La actitud adoptada por los nuevos dirigentes estadounidenses señala un debilitamiento progresivo del concepto de Occidente como comunidad cohesionada, basada en valores compartidos, principios democráticos y objetivos comunes. La posible desvinculación del conflicto ucraniano y la actitud conciliadora hacia potencias autoritarias (como Rusia) representan una peligrosa discontinuidad respecto a la posición tradicional estadounidense. Este cambio estratégico corre el riesgo de comprometer la eficacia geopolítica occidental, favoreciendo la fragmentación de la Alianza Atlántica. En ausencia de liderazgo y de una visión compartida, Occidente podría transformarse en una coalición desintegrada, en la que cada actor actúe según su lógica nacional, abandonando la idea de un orden internacional basado en ciertas reglas. Este escenario representaría un retroceso en la construcción de un sistema global basado en la cooperación y la defensa de la libertad. Para Europa, la progresiva desvinculación de Estados Unidos obliga al continente a asumir un papel más gravoso en la gestión de su propia seguridad. La posibilidad de no poder contar ya con el paraguas estadounidense, que durante décadas ha garantizado la estabilidad y la disuasión, exige una profunda reflexión sobre la necesidad de desarrollar una capacidad de defensa autónoma. Sin embargo, en ausencia de una estrategia común y de herramientas operativas eficaces, la Unión Europea corre el riesgo de seguir siendo un actor incompleto, vulnerable a las presiones exteriores e incapaz de influir en los equilibrios mundiales. Aplastada entre crisis sistémicas, amenazas híbridas y una OTAN cada vez más fragmentada en su visión estratégica, Europa se enfrenta ahora al reto de redefinir su identidad geopolítica y su seguridad continental, so pena de quedar marginada en la escena internacional.
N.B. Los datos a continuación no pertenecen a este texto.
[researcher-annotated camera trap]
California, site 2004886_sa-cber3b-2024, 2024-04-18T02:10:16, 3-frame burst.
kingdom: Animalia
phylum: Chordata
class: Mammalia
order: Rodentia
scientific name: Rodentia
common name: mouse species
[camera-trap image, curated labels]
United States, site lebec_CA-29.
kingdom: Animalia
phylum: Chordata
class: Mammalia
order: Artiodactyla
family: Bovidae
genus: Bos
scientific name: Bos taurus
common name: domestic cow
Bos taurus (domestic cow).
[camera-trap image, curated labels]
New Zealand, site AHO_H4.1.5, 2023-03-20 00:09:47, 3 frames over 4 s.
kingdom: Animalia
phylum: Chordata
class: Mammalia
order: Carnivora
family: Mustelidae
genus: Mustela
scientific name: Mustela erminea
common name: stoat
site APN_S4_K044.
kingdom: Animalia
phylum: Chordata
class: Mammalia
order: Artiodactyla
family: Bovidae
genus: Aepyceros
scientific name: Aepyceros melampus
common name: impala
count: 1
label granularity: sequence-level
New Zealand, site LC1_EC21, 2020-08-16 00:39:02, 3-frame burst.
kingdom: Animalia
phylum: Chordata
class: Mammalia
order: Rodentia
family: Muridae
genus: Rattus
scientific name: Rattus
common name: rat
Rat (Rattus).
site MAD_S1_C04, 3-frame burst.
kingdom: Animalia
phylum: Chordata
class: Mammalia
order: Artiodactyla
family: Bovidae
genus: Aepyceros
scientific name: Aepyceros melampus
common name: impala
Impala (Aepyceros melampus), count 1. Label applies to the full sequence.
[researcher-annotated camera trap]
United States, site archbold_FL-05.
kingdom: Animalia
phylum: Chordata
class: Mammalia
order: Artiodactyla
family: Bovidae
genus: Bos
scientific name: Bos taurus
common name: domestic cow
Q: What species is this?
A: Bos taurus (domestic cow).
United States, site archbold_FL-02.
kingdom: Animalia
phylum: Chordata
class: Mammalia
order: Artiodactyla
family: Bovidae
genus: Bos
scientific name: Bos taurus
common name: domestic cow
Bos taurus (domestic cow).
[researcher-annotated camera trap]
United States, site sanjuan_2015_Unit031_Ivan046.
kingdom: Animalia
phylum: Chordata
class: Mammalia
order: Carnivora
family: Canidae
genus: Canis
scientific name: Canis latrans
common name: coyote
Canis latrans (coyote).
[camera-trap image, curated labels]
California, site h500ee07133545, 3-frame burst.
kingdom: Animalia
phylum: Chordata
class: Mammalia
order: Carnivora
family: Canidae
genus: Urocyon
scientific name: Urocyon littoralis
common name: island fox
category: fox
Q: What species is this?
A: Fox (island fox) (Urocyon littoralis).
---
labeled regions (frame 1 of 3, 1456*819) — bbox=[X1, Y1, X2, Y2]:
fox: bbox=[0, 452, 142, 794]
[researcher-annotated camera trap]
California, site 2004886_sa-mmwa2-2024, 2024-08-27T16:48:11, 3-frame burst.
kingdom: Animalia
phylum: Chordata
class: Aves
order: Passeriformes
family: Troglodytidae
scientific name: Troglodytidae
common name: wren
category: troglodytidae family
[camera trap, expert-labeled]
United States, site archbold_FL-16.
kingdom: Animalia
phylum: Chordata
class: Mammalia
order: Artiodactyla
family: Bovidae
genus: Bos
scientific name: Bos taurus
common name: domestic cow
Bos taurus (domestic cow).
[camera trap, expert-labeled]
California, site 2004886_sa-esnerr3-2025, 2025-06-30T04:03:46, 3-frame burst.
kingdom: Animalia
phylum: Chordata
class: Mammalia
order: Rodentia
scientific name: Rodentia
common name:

GUERRA Y POSGUERRA: EL VERDADERO RETO ES POLÍTICO

La simultaneidad de los conflictos de Irán y Ucrania exige un replanteamiento profundo y radical de la política internacional. La gestión de las transiciones posbélicas no puede dejarse al azar ni limitarse a operaciones militares, sino que requiere una visión política global y de largo alcance. Esta visión debe ser capaz de promover la estabilidad regional, el fortalecimiento de las instituciones democráticas y la protección de los derechos humanos, evitando derivas neocoloniales que comprometerían la legitimidad de las propias intervenciones. Al mismo tiempo, Occidente está llamado a plantearse una cuestión crucial sobre su futuro estratégico y de valores: ¿es posible mantener una cohesión basada en principios compartidos, o asistiremos a una subordinación progresiva a lógicas de poder cínicas y pragmáticas? La respuesta no sólo influirá en el desenlace de las crisis actuales, sino que determinará decisivamente el destino y la supervivencia del orden liberal internacional a largo plazo, con repercusiones que van más allá de las fronteras regionales y afectan a la estabilidad mundial.